La Chine pourrait être tentée d’influencer la politique européenne, selon les experts
L’Europe devrait se méfier davantage de la Chine, qui passe désormais d’une forme de communication modérée à une forme plus agressive. Influencer les élections pourrait bientôt faire partie de cette stratégie, ont averti des experts de l’Observatoire central européen des médias numériques.
L’Europe devrait se méfier davantage de la Chine, qui passe désormais d’une forme de communication modérée à une forme plus agressive. Influencer les élections pourrait bientôt faire partie de cette stratégie, ont averti des experts de l’Observatoire central européen des médias numériques (CEDMO), à un an des élections européennes.
Bien qu’il n’y ait aucune preuve que la Chine a l’intention de se mêler des processus démocratiques de l’UE, les institutions devraient être vigilantes, a déclaré Ivana Karásková, chercheuse au CEDMO.
« Ce que nous savons d’autres pays — parce que la Chine est plus active dans la sphère indopacifique — c’est qu’elle a activement essayé [d’interférer dans les processus démocratiques] en achetant des votes par la mise en avant de certains candidats politiques ou en discréditant les critiques d’autres candidats politiques au moyen [de campagnes] de désinformation », a expliqué Mme Karásková, également conseillère spéciale de la commissaire européenne Věra Jourová, à EURACTIV République tchèque.

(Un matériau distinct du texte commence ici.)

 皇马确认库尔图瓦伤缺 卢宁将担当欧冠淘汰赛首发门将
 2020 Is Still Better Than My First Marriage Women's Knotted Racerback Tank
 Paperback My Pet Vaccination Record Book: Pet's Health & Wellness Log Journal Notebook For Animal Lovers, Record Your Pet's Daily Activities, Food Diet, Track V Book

« De tels événements ont déjà été évoqués et se sont produits — nous ne sommes pas encore en mesure de dire s’ils se produiront au niveau européen, mais il semble qu’il soit bon d’être vigilant », a-t-elle ajouté.
Selon Mme Karásková, il existe de nouveaux risques que la Chine commence à s’adresser davantage à certains groupes de population, tels que l’extrême gauche ou l’extrême droite, dont les électeurs ne sont pas satisfaits de l’état actuel des choses.

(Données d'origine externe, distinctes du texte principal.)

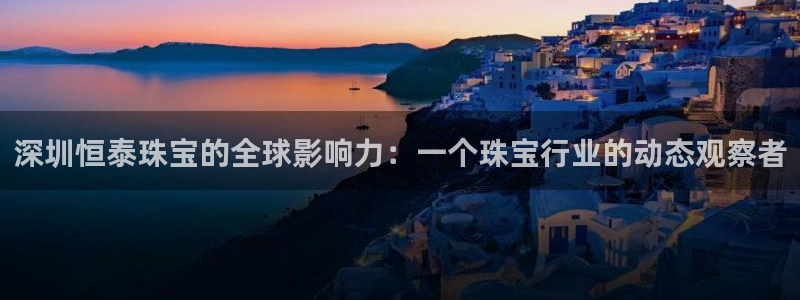 新宝5注册首页：深圳恒泰珠宝的全球影响力：一个珠宝行业的动态观察者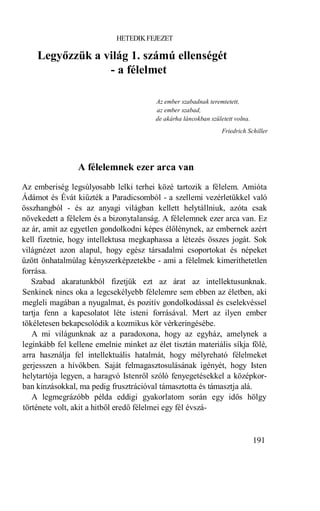 HETEDIK FEJEZET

Les experts avertissent également que l’Europe centrale et de l’Est constituent désormais un laboratoire utile à la Chine pour explorer les moyens d’exercer efficacement son influence dans une région où elle n’a pas l’habitude d’opérer.
Les ambassadeurs chinois dans les États membres de l’UE (en République tchèque, en Lituanie et en Lettonie) ont par exemple fait des déclarations similaires aux médias lors des manifestations à Hong Kong, qu’ils ont cherché à dépeindre comme un obstacle désagréable à un « avenir meilleur pour Hong Kong ». Des cas similaires se sont produits dans d’autres pays, comme en Serbie et en Finlande.
La Chine a également tenté d’« infiltrer » l’espace public européen au moyen des médias.
La société chinoise CEFC a par exemple acquis une participation importante dans la société de médias tchèque Empresa Media. Par la suite, certains des médias de cette société ont commencé à présenter la Chine de manière exclusivement positive par rapport aux autres médias. Plusieurs mois plus tard, la CEFC s’est retirée d’Empresa Media.